O acordo foi firmado pela Promotoria de Justiça do município com o prefeito Gerlando Lopes e atende a uma decisão judicial favorável a uma ação civil pública apresentada pelo promotor Elison Nascimento da Silva.
Segundo o promotor, a medida busca fortalecer a rede de proteção social do município, que registra denúncias recorrentes de situações de vulnerabilidade e violência envolvendo crianças e adolescentes.
Criação de abrigo institucional
Pelo acordo, a prefeitura terá até 30 dias para providenciar a locação de um imóvel destinado ao acolhimento institucional.
O espaço deverá passar por adaptações para garantir condições adequadas de segurança, higiene e acessibilidade.
O TAC também estabelece prazo de até um ano para que o município construa ou adquira um imóvel definitivo para funcionamento do abrigo.

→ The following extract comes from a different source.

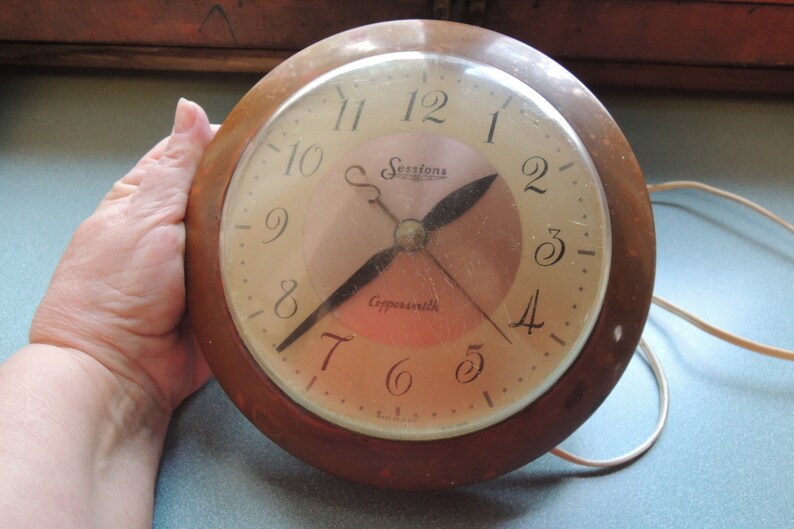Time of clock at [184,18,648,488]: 1:37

O local contará com equipe técnica para atendimento em todos os turnos, incluindo:
- um educador social;
- um auxiliar para cada grupo de até 10 crianças acolhidas.
Além disso, o abrigo deverá ser registrado nos Conselhos Municipais de Assistência Social e dos Direitos da Criança e do Adolescente, além do Sistema Único de Assistência Social (SUAS).
Programa Família Acolhedora
O acordo também prevê a implantação do programa Família Acolhedora, política pública que permite que crianças e adolescentes afastados da família sejam acolhidos temporariamente por famílias cadastradas.
Para isso, a prefeitura deverá encaminhar à Câmara Municipal um projeto de lei que regulamente o programa no município.
O texto prevê o pagamento de ajuda de custo de R$ 1.100 por criança acolhida, com acréscimo de R$ 500 em casos envolvendo pessoas com deficiência.
Fiscalização
O MPAM informou que fará fiscalizações periódicas para acompanhar o cumprimento das medidas previstas no acordo.
Caso alguma cláusula do TAC seja descumprida, poderá ser aplicada multa diária de R$ 5 mil ao município.